**Source text:**
The casting is perfect. DiCaprio deserves another Oscar for his powerhouse acting, while Pitt may have delivered his most underrated performance yet. The two men have aged like fine wine, and there is an effortless chemistry between them. Gone are the fresh-faced idols from Titanic (1997) and Thelma & Louise (1991). What we have instead are two actors who have proved their worth in the last 30 years. The on-screen friendship between the two leads will make you want to get your buddy out for beer and pizza.
Taking a break from feisty female roles like Harley Quinn and Tonya Harding, Robbie takes on a softer character whose wide-eyed wonder shows how celebrities took their jobs seriously back then. Other familiar faces in the film include Dakota Fanning as a hippie, Al Pacino as a Hollywood agent and Kurt Russell as a stunt coordinator.

**Provided records:**
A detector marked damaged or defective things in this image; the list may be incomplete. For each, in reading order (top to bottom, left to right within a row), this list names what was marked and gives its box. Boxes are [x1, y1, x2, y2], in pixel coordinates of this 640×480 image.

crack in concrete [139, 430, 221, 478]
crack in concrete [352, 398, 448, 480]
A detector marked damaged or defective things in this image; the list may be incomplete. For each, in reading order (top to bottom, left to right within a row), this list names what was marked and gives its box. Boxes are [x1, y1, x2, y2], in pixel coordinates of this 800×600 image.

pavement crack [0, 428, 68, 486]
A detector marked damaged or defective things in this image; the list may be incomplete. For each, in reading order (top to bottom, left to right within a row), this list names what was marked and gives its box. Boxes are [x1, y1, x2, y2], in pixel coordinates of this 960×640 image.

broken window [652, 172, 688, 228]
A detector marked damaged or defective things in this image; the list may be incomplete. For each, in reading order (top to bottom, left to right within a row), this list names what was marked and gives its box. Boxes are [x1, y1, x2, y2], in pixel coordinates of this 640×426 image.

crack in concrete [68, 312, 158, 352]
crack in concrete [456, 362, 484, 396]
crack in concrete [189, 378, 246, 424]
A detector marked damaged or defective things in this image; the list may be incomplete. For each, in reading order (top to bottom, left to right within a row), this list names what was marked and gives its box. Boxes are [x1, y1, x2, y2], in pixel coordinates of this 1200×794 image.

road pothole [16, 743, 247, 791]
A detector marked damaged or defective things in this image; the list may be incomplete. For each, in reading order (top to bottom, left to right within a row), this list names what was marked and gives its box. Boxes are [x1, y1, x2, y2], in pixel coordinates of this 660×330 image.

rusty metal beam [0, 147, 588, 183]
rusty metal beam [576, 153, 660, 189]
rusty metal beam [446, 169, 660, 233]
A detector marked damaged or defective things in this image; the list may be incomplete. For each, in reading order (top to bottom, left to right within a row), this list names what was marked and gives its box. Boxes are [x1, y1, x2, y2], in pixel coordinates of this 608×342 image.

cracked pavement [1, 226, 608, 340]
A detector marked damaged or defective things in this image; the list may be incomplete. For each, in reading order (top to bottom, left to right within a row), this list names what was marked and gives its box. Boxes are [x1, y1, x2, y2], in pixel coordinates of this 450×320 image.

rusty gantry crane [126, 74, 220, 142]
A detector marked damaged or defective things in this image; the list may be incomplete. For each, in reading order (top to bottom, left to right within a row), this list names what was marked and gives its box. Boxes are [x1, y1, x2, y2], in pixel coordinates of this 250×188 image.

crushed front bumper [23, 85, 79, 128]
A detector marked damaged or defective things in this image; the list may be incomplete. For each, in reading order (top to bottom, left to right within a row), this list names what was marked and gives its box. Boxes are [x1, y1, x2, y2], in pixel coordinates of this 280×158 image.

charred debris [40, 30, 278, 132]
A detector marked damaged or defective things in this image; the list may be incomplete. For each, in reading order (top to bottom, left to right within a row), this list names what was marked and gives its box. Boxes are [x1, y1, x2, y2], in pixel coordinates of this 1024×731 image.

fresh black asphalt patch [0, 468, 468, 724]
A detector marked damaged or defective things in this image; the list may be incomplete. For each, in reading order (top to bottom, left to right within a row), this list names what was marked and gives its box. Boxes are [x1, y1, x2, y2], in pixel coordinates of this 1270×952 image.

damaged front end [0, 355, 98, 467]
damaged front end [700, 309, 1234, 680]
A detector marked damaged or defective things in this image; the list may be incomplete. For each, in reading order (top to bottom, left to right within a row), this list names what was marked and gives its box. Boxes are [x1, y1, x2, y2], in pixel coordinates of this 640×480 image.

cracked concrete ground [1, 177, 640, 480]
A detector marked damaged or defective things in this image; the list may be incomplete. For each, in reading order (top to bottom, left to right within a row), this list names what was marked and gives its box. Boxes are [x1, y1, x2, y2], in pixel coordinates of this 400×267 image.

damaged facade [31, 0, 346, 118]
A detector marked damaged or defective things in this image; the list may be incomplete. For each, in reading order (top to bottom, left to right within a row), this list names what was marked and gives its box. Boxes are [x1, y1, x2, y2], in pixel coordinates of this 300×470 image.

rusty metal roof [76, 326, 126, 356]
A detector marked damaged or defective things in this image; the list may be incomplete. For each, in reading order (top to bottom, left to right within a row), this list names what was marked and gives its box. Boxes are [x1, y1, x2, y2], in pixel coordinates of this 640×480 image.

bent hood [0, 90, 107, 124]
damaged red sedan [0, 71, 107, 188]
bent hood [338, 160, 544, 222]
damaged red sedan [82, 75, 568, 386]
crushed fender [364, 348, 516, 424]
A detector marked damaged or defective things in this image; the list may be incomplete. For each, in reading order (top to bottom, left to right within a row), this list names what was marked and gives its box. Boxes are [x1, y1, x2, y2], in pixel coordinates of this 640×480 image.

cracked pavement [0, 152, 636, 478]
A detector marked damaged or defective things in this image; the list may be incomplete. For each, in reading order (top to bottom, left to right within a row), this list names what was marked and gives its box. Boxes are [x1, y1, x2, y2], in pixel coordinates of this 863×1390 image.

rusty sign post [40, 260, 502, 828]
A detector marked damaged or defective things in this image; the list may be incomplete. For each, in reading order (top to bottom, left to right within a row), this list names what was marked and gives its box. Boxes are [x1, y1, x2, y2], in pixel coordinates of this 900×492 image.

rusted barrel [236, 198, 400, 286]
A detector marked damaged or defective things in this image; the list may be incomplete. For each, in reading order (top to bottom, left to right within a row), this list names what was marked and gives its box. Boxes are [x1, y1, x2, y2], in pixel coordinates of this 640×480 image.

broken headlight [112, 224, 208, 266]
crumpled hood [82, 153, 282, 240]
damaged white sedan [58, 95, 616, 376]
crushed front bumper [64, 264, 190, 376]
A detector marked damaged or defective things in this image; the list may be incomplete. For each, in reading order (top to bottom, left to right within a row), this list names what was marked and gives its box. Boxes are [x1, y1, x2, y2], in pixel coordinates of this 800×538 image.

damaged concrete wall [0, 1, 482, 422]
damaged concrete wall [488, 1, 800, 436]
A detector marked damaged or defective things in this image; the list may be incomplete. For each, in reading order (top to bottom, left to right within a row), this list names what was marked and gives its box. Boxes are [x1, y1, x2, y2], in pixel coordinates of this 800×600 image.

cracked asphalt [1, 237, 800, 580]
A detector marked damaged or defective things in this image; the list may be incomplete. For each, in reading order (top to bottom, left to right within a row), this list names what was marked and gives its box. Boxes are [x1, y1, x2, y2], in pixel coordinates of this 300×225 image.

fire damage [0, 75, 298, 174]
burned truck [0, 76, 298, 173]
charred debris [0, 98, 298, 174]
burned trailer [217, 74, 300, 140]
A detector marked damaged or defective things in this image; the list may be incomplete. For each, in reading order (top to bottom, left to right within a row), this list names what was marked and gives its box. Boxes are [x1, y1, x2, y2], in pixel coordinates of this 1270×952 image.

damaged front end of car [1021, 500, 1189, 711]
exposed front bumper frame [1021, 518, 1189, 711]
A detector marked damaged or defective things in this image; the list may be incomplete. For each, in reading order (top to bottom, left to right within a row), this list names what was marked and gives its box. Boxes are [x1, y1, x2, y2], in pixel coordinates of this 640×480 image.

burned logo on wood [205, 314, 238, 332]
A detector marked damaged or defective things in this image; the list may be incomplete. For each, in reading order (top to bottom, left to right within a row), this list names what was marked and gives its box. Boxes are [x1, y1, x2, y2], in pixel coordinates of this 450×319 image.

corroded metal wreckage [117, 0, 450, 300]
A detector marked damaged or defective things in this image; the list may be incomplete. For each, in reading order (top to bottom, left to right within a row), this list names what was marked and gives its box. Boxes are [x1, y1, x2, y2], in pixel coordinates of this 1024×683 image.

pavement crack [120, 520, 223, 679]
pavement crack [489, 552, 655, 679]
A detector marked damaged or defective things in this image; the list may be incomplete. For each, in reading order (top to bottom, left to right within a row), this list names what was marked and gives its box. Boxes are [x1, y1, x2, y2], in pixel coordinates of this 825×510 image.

**Task:**
Please retype the part of the film review above that opens with the words containing "Taking a break" and closes with "a stunt coordinator.".

**Answer:**
Taking a break from feisty female roles like Harley Quinn and Tonya Harding, Robbie takes on a softer character whose wide-eyed wonder shows how celebrities took their jobs seriously back then. Other familiar faces in the film include Dakota Fanning as a hippie, Al Pacino as a Hollywood agent and Kurt Russell as a stunt coordinator.